Il processo si celebra. E, dopo due giorni di "maratona", arriva la sentenza. Il Pm Alberto Sgambati, catapultato in udienza all'ultimo momento dal Procuratore Capo Summa ma per nulla intimorito dal clima tesissimo, ha chiesto la condanna ad un mese di reclusione con tutti i benefici. Nell'aula affollata, ormai a sera, mentre il Pretore Bruno Costantini sta tenendo la camera di consiglio non nella saletta attigua, come è prassi, bensì nel suo ufficio nell'altra ala del Palazzaccio, dico ad un collega: "Li assolvono".

"Che ne sai?" mi fa lui.

"Vedi, sono arrivati tutti i big- rispondo- non sarebbero mai venuti a rischiare di prendere una condanna in faccia".

Li assolvono. Così inizio la mia cronaca di quella storica serata:

"In nome del popolo italiano, il pretore dell'Aquila assol...". Il dottor Costantini, ieri sera, non è riuscito a finire di leggere la sentenza. Nella piccola e gremitissima aula della Pretura è scoppiata un'ovazione. E davanti alle telecamere ed ai flash, molti amici di partito sono scoppiati in lacrime nell'abbracciare, al banco degli imputati, il sindaco Lombardi e l'ex assessore Mucciante. "È finita, è finita" ha detto, piangendo, l'onorevole Ricciuti. "Ce la pagheranno" ha detto qualcuno. (26)

> _Richiesta a_
Trascrivi per intero il brano sul processo.

> _Dati forniti_
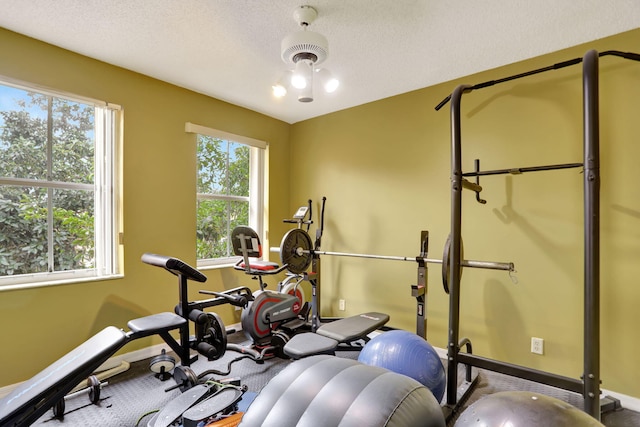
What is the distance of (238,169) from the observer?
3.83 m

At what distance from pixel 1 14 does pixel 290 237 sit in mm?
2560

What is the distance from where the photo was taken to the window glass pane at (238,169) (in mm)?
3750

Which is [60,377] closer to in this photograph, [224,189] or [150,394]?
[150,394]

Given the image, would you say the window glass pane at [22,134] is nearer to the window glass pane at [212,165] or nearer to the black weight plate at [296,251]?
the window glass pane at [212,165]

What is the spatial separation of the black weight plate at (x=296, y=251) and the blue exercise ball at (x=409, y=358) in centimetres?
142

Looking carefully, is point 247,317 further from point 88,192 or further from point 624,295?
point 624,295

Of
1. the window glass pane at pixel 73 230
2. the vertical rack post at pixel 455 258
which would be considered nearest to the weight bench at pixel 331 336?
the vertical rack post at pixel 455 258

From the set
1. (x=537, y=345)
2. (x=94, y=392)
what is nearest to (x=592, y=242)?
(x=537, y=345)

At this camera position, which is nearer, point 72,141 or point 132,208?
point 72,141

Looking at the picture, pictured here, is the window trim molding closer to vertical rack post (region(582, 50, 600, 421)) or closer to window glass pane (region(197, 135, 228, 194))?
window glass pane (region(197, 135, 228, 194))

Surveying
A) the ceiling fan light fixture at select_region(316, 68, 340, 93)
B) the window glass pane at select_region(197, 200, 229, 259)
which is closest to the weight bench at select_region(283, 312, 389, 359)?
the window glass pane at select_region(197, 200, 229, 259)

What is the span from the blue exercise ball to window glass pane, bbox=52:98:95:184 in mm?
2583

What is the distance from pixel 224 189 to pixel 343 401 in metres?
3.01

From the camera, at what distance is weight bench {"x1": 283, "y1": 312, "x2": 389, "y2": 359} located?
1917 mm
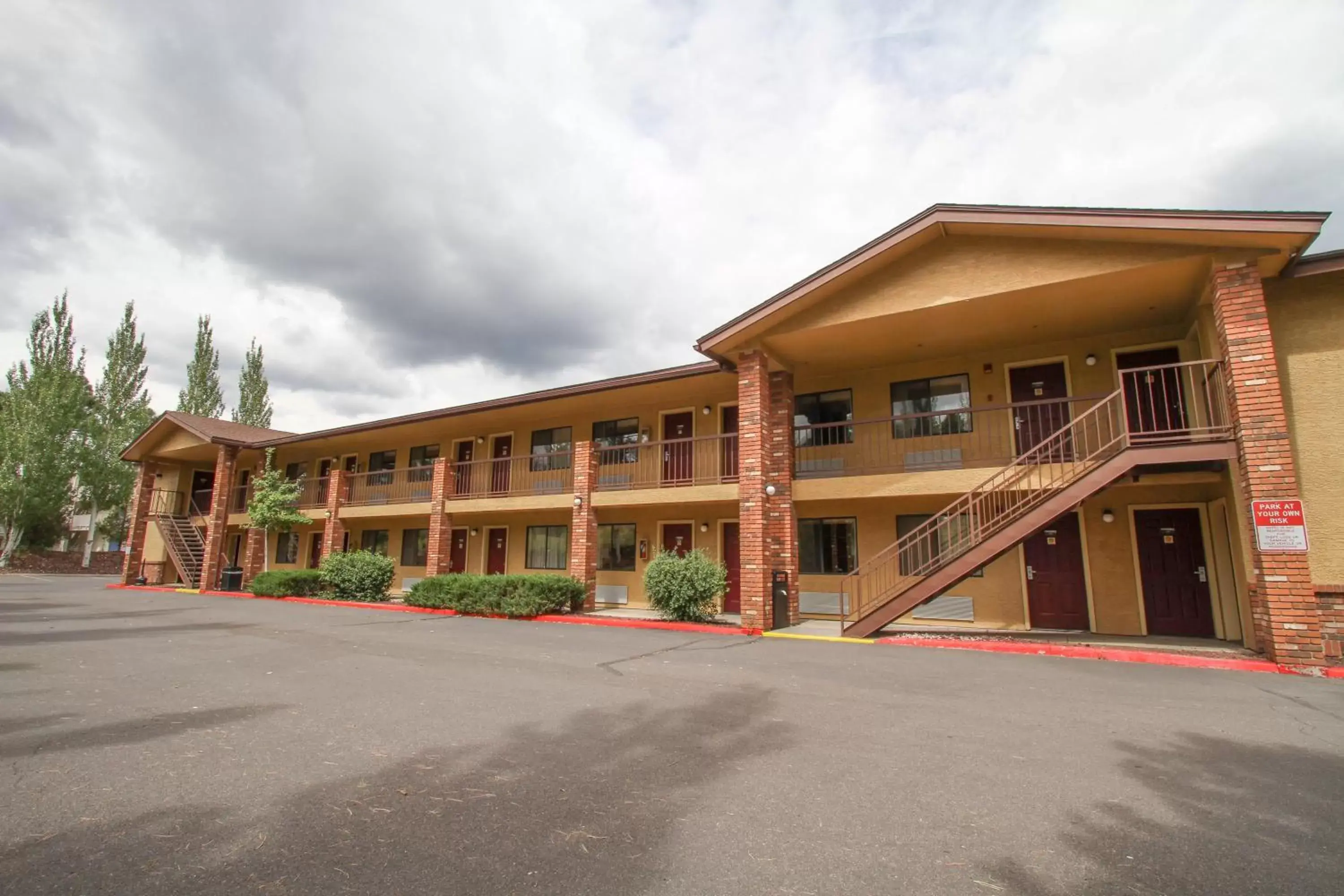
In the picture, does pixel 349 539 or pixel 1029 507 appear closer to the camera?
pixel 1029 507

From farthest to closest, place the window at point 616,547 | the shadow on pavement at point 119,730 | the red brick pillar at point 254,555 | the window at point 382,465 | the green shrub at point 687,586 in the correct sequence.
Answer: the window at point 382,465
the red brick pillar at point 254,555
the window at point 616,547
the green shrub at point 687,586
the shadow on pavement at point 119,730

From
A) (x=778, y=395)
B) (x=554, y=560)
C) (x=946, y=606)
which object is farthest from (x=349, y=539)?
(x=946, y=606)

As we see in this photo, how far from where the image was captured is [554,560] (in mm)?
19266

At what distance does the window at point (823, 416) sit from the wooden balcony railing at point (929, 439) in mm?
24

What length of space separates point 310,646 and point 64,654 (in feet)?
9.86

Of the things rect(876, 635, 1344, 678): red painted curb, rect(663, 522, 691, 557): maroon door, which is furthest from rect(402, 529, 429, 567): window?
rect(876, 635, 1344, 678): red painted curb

> _Richiesta b_
Modifica il tratto dei record che va dalla riga contenente "At what distance does" fino all'ultima riga dei record, entrambe comprese, sostituendo "wooden" con "metal" e lasciando invariato tutto il resto. Riporta soltanto questo tratto.

> _Risultato atteso a_
Il processo si celebra. E, dopo due giorni di "maratona", arriva la sentenza. Il Pm Alberto Sgambati, catapultato in udienza all'ultimo momento dal Procuratore Capo Summa ma per nulla intimorito dal clima tesissimo, ha chiesto la condanna ad un mese di reclusione con tutti i benefici. Nell'aula affollata, ormai a sera, mentre il Pretore Bruno Costantini sta tenendo la camera di consiglio non nella saletta attigua, come è prassi, bensì nel suo ufficio nell'altra ala del Palazzaccio, dico ad un collega: "Li assolvono".

"Che ne sai?" mi fa lui.

"Vedi, sono arrivati tutti i big- rispondo- non sarebbero mai venuti a rischiare di prendere una condanna in faccia".

Li assolvono. Così inizio la mia cronaca di quella storica serata:

"In nome del popolo italiano, il pretore dell'Aquila assol...". Il dottor Costantini, ieri sera, non è riuscito a finire di leggere la sentenza. Nella piccola e gremitissima aula della Pretura è scoppiata un'ovazione. E davanti alle telecamere ed ai flash, molti amici di partito sono scoppiati in lacrime nell'abbracciare, al banco degli imputati, il sindaco Lombardi e l'ex assessore Mucciante. "È finita, è finita" ha detto, piangendo, l'onorevole Ricciuti. "Ce la pagheranno" ha detto qualcuno. (26)

> _Risultato atteso b_
At what distance does the window at point (823, 416) sit from the metal balcony railing at point (929, 439) in mm?
24

What length of space separates point 310,646 and point 64,654 (in feet)?
9.86

Of the things rect(876, 635, 1344, 678): red painted curb, rect(663, 522, 691, 557): maroon door, which is furthest from rect(402, 529, 429, 567): window?
rect(876, 635, 1344, 678): red painted curb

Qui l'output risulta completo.